Extract every line of the data below that contains the word "point", copying each one in full.

DATA SUPPLIED:
_ _ _ _ _ _ _

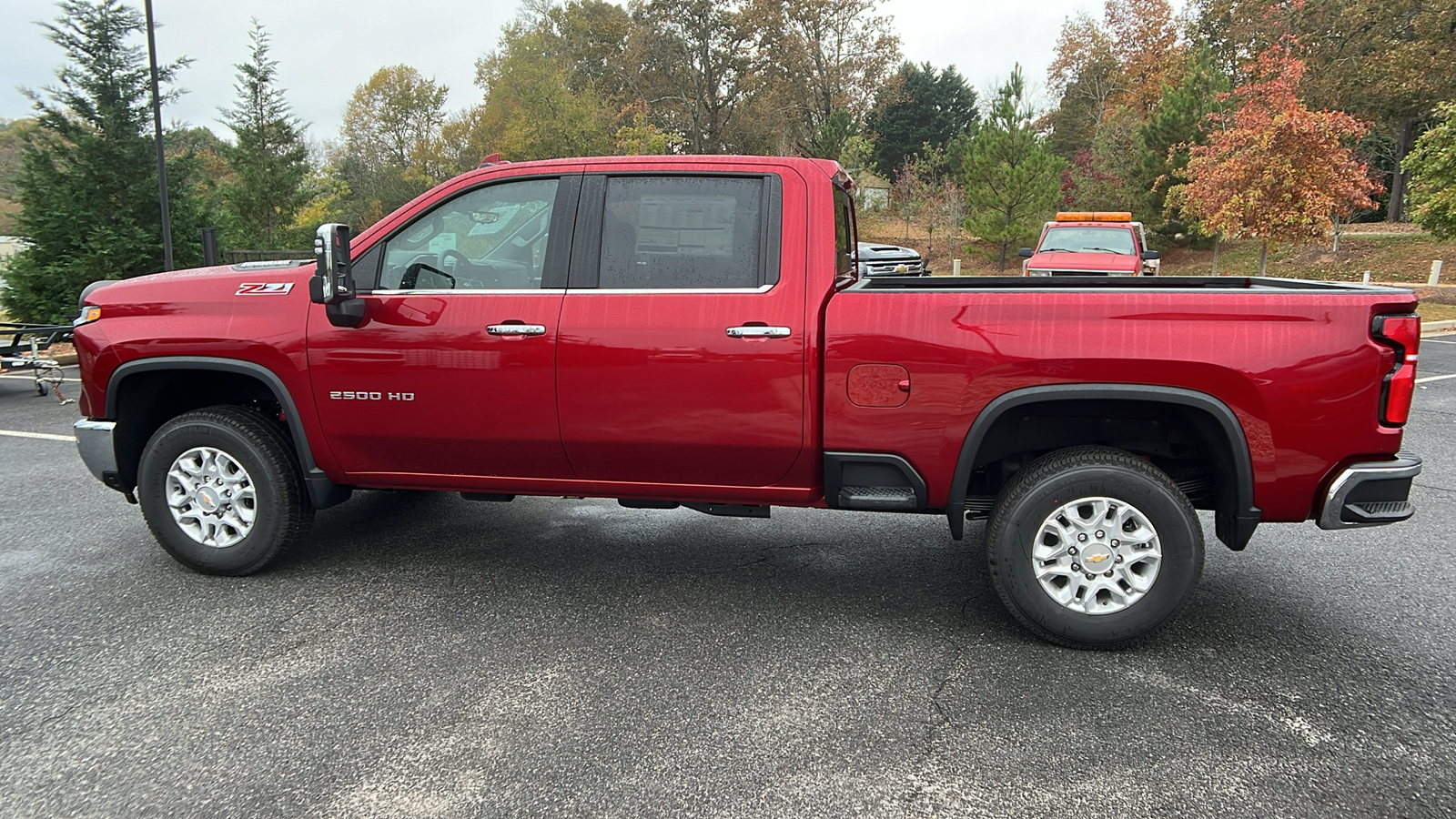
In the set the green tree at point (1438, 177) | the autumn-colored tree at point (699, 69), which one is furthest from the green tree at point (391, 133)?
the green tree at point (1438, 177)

_ _ _ _ _ _ _

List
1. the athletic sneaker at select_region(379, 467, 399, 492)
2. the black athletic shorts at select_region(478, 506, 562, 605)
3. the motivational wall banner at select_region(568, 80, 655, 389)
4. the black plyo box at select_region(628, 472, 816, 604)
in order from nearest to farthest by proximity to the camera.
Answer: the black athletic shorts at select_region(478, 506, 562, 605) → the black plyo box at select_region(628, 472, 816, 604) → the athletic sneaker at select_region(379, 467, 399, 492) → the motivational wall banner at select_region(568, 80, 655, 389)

_ _ _ _ _ _ _

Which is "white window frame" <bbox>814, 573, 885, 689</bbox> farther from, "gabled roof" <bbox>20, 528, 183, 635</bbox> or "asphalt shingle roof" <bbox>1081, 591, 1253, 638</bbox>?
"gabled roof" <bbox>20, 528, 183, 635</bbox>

_ _ _ _ _ _ _

FULL SOLUTION:
In the set the green tree at point (1438, 177) | the autumn-colored tree at point (699, 69), which one is furthest from the green tree at point (391, 133)?
the green tree at point (1438, 177)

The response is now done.